Now, here is the same example, but written in TypeScript:

/*
 * @category Design Pattern by TypeScript Tutorial
 * @package AbstractFactory Sample
 * @author Dmitry Sheiko <me@dsheiko.com>
 * @link http://dsheiko.com
 */

"use strict";

declare var console;

module Widget
{
    // Abstract product
    export interface AbstractWidget
    {
        render: () => void;
    }
    // Concrete product
    export class Carousel
    {
        public render(): void {
            console.log('Carousel widget rendered');
        }
    }
    // Concrete product
    export class MockCarousel
    {
        public render(): void {
            console.log('Mock carousel widget rendered');
        }
    }
}


module WidgetFactory
{
    // Abstract factory
    export interface AbstractFactory
    {
        makeCarousel: () => Widget.AbstractWidget;
    }
    // Concrete factory
    export class Mock
    {
        public makeCarousel(): Widget.AbstractWidget {
            return new Widget.MockCarousel();
        }
    }
    // Concrete factory
    export class Regular
    {
        public makeCarousel(): Widget.AbstractWidget {
            return new Widget.Carousel();
        }
    }
}

// Abstraction for configuration object
interface PageOptions
{
    testing: bool;
}

// Client
class Page
{
    private options: PageOptions;

    constructor( options: PageOptions ) {
        this.options = options;
    }

    public render(): void {
        var widget: Widget.AbstractWidget,
            factory: WidgetFactory.AbstractFactory;

        if ( this.options.testing ) {
            factory = new WidgetFactory.Mock();
        } else {
            factory = new WidgetFactory.Regular();
        }
        
        widget = factory.makeCarousel();
        widget.render();
    }
}


/**
 * Usage
 */

var testPage = new Page({ "testing": true }),
    page = new Page({ "testing": false });

testPage.render();
page.render();


// Output
// Mock carousel widget rendered
// Carousel widget rendered

As you can see the readability of this example is a way better comparing to both previous versions.

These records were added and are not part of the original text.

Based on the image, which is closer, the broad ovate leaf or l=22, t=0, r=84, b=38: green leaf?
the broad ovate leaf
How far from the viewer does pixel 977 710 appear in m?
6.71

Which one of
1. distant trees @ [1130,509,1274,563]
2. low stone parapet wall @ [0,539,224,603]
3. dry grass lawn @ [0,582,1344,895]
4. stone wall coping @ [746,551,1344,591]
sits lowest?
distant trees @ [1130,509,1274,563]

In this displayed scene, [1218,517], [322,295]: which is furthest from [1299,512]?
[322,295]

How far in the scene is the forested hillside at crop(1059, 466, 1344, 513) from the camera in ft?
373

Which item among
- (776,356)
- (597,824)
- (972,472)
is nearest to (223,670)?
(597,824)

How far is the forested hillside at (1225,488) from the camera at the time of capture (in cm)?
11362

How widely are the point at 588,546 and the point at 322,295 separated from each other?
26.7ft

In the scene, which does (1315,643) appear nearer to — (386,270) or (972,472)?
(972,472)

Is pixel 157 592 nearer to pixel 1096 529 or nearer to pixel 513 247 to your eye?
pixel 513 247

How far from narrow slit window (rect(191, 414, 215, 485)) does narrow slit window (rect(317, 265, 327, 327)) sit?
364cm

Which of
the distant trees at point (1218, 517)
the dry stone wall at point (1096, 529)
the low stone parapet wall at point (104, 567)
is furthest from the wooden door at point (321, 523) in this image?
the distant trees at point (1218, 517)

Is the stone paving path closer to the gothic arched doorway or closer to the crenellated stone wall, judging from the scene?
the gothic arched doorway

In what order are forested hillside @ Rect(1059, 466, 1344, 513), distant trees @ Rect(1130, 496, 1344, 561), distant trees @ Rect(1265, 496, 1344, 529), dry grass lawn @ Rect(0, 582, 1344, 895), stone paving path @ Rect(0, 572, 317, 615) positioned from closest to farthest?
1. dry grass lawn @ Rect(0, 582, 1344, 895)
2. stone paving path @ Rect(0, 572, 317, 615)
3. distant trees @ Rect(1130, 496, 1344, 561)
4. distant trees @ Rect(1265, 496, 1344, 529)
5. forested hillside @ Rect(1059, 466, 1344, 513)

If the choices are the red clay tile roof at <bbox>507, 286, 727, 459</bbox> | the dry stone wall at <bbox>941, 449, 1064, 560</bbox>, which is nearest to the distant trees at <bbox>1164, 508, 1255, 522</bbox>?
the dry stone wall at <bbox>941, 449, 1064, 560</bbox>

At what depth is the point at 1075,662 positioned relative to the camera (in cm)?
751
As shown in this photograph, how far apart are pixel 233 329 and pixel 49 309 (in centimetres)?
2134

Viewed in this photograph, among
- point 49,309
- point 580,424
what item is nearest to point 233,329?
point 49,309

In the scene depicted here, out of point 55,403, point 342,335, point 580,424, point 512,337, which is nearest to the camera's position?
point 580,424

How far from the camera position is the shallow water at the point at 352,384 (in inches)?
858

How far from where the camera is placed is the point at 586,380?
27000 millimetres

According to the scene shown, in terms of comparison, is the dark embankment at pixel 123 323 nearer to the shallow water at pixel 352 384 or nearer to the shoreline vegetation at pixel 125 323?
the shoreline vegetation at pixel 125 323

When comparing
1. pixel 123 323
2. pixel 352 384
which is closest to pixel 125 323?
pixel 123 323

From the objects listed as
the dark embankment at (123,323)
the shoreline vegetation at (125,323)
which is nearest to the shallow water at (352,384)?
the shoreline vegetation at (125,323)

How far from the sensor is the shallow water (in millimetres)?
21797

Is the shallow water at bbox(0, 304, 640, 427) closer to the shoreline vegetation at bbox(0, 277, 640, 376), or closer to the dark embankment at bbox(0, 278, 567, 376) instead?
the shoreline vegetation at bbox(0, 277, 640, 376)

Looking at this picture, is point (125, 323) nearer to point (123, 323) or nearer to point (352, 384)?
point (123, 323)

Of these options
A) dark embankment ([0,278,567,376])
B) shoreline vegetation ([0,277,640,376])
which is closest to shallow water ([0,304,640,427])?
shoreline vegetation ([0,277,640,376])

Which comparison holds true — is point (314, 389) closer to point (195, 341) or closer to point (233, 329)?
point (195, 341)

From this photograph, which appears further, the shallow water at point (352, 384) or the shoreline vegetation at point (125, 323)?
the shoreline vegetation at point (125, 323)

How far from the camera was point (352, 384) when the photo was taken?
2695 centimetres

We have here regular classes in the very form of class-based OOP. We have modules to encapsulate Widgets abstraction and implementers and the same for Factories. Explicit type declaration prevents ambiguous type-compatibility errors.

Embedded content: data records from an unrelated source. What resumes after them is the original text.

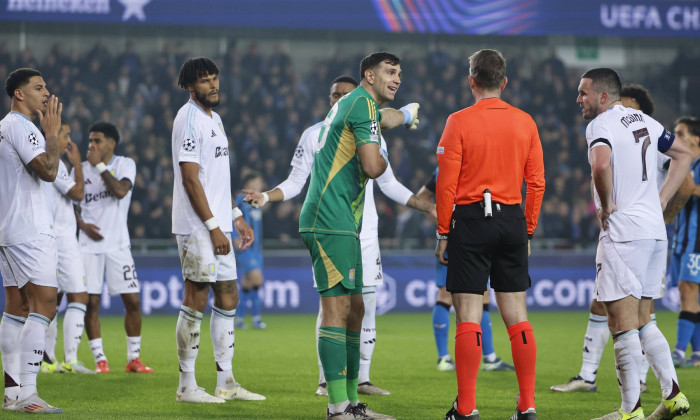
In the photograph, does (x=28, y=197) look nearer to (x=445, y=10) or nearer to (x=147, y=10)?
(x=147, y=10)

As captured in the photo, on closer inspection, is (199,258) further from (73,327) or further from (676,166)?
(676,166)

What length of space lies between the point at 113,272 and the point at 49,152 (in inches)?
128

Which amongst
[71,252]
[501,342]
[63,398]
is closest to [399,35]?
[501,342]

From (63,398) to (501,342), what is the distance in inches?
260

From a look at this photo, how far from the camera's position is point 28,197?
6.61 meters

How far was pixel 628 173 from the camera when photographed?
20.1 feet

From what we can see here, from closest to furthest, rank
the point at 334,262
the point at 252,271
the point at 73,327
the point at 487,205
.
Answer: the point at 487,205
the point at 334,262
the point at 73,327
the point at 252,271

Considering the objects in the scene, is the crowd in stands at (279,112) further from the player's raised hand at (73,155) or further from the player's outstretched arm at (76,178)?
the player's outstretched arm at (76,178)

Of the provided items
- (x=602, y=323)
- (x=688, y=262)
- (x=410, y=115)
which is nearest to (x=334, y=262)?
(x=410, y=115)

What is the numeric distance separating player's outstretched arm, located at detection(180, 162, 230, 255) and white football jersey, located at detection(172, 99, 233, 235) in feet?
0.25

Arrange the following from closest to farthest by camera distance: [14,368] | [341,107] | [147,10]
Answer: [341,107] → [14,368] → [147,10]

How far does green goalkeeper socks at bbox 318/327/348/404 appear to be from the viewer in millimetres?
5770

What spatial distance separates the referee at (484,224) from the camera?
568cm

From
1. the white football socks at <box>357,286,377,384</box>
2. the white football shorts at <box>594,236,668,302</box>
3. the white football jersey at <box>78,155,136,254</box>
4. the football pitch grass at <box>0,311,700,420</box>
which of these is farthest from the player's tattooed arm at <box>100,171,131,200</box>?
the white football shorts at <box>594,236,668,302</box>
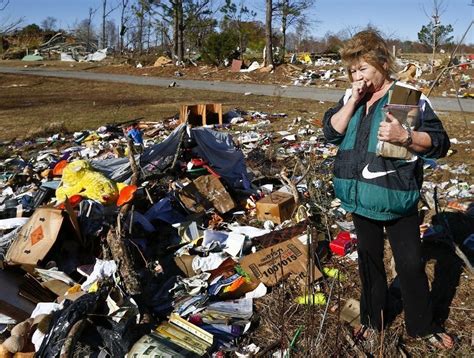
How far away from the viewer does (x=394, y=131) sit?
203cm

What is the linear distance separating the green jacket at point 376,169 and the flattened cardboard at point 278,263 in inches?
45.2

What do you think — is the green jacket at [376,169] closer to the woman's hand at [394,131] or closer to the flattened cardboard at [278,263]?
the woman's hand at [394,131]

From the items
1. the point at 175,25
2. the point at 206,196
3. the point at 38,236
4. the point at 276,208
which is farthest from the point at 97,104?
the point at 175,25

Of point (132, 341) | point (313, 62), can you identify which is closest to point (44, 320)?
point (132, 341)

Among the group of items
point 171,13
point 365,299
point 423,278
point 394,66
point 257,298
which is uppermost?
point 171,13

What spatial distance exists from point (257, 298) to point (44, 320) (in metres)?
1.36

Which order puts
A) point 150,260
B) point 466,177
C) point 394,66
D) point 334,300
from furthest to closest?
point 466,177 < point 150,260 < point 334,300 < point 394,66

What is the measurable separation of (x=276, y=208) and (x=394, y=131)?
2.59 metres

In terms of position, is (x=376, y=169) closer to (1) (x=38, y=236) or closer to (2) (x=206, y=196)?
(1) (x=38, y=236)

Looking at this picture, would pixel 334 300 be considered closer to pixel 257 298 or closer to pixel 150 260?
pixel 257 298

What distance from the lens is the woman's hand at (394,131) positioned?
2.03 meters

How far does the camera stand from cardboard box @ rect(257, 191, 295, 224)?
458 centimetres

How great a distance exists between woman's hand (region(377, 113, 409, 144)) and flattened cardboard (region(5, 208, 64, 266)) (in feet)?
8.42

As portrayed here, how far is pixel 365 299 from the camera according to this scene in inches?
105
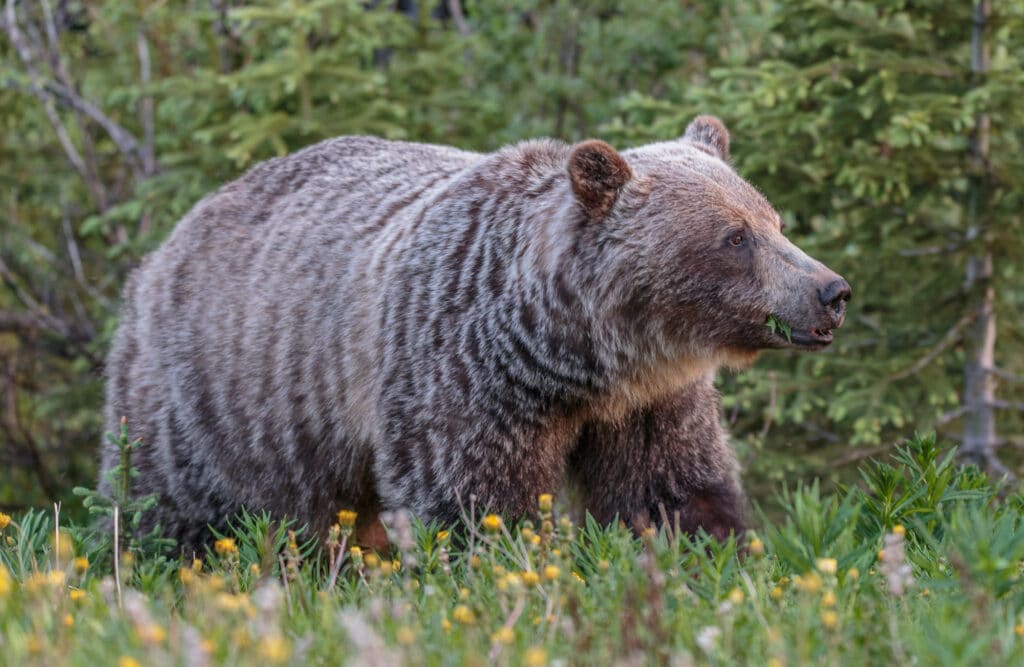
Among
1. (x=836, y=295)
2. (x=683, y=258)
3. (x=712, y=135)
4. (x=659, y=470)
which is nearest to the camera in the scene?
(x=836, y=295)

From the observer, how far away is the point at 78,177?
1066 cm

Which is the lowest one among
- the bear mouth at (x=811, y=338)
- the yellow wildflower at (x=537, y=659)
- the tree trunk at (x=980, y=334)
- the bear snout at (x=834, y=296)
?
the tree trunk at (x=980, y=334)

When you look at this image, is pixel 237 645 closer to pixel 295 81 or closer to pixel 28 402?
pixel 295 81

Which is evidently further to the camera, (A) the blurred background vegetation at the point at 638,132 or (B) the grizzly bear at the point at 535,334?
(A) the blurred background vegetation at the point at 638,132

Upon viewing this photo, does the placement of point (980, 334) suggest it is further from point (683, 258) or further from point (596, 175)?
point (596, 175)

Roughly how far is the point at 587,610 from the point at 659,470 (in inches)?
74.0

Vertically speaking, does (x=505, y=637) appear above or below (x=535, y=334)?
above

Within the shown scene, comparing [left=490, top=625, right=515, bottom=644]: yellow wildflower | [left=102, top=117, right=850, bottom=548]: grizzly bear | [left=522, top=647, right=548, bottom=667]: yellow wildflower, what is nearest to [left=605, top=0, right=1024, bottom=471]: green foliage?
[left=102, top=117, right=850, bottom=548]: grizzly bear

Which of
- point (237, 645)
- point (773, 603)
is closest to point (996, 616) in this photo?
point (773, 603)

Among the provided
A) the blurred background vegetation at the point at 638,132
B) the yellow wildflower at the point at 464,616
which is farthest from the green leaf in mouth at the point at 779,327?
the yellow wildflower at the point at 464,616

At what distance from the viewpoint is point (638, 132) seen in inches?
316

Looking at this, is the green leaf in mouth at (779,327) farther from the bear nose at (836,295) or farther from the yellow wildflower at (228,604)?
the yellow wildflower at (228,604)

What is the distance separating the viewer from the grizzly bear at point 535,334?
466 centimetres

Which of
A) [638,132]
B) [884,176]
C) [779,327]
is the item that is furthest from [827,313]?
[638,132]
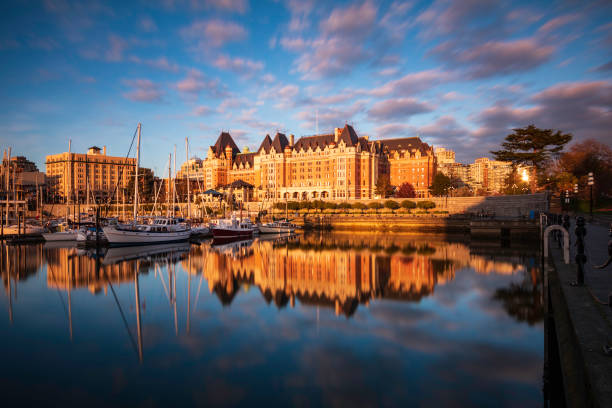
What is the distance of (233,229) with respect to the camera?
5450cm

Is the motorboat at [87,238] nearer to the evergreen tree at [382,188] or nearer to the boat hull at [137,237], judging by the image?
the boat hull at [137,237]

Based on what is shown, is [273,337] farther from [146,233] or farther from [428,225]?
[428,225]

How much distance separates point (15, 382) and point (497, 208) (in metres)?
71.1

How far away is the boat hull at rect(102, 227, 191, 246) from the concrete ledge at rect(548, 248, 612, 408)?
42219 mm

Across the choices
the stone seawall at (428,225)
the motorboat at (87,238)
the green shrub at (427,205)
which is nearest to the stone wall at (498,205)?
the green shrub at (427,205)

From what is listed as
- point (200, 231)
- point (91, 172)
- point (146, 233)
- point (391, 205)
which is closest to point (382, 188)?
point (391, 205)

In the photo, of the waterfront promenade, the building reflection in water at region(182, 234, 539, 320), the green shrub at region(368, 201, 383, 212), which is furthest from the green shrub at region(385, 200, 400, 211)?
the waterfront promenade

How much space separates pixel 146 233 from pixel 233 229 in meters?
12.6

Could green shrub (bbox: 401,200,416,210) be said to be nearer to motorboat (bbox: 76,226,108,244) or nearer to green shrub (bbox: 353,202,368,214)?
green shrub (bbox: 353,202,368,214)

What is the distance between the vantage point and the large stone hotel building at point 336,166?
113m

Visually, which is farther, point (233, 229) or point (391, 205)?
point (391, 205)

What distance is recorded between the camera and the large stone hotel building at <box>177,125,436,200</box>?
113m

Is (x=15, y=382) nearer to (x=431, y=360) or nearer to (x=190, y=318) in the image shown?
(x=190, y=318)

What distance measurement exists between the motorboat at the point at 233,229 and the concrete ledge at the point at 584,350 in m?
46.7
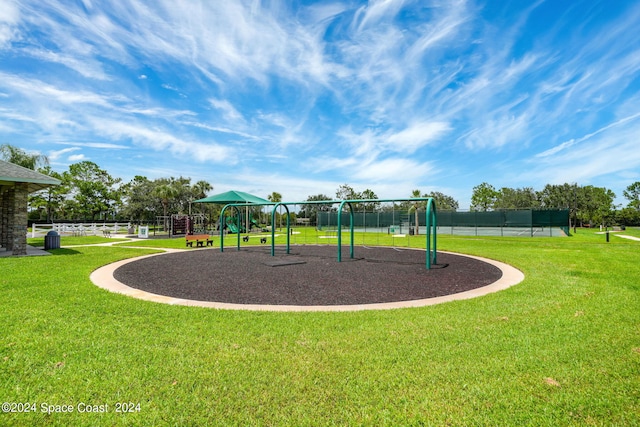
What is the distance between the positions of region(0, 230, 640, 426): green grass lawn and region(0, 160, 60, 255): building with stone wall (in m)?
8.65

From my first experience I can say that writing code on TypeScript feels really good. It’s like you still on JavaScript, but improved one. Well, that is made intentionally. Microsoft really borrowed syntax from ECMAScript 4 proposal and extended it with elements of ECMAScript 6 (classes, modules). I’m not sure yet about going with TypeScript to production, but definitely, in spite of the absence of a Netbeans plugin, I’m going to use it in my private projects.